こんな雑貨を見た。
TVアニメの市場を劇的に拡大した「宇宙戦艦ヤマト」でしたが、1作ごとにショボくなり、製作母体は48億円の負債を抱えて破産しました。作品設定については様々な議論はあるでしょうが、宇宙=海のイメージや広々したブリッジは既に「宇宙大作戦」がやっていました。何が新しかったかと言えば、小汚い船がそのまんま飛行する事とこれでもかと並ぶ松本メーターではなかったかと…。
ところで、作品の製作過程でいろいろ確執はあっただろうとは思いますが、いまだによく判らない事があります。
まず、ひとつがキャラクター設定です。あの、さいとうたかを風の初期設定ではなく、某誌の折り込みにあった完全松本美女の森雪と小沢さとる風に垢ぬけた沖田艦長をなぜ採用しなかったのだろうかという疑問です。隊員の制服も色が違います。これが第一印象だったため放映作品とは結構ギャップがありました。

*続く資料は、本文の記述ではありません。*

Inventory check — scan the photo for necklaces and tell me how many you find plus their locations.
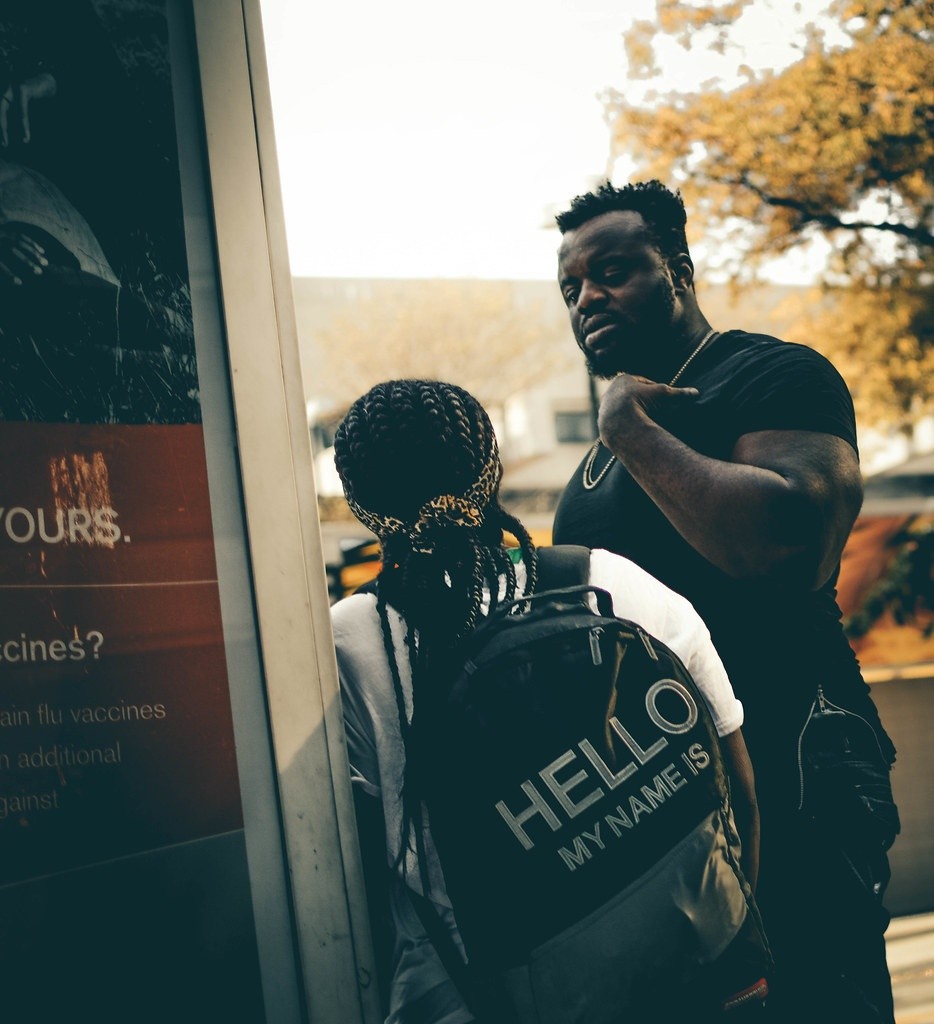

次に小説化された際の表紙カバーです。管理人はこれを「スターシャ古代進」と呼んでいます。妖しさがなんとも言えず、これはこれでいいかも…だったのですが、その後の版には使用されていません。単なる間違いだったのでしょうか。同様に、テレビランド版「ヤマト」(画・聖悠紀)も独自のタッチで出色の出来です。これも未だに単行本未収録ですか?
最後は「ヤマト」ではなく、その公開時に配布していたチラシです。「汚れた英雄(作・大藪春彦)」を映画(アニメ)化する云々と喧伝して、いつの間にか立ち消えたものです。全国にチラシを配布しておいて製作中止というのも尋常な状況ではなさそうです。この時すでに経営状態が悪化していたのでしょうか。
一昨年、小学生向け雑誌に連載されていた読み物「ヤマト」が再録されたので、未収録のものが完全に見捨てられたわけではないと考えています。他の作品との併載ではなく「ヤマト」単独できっちりオトシマエをつけて欲しいものです。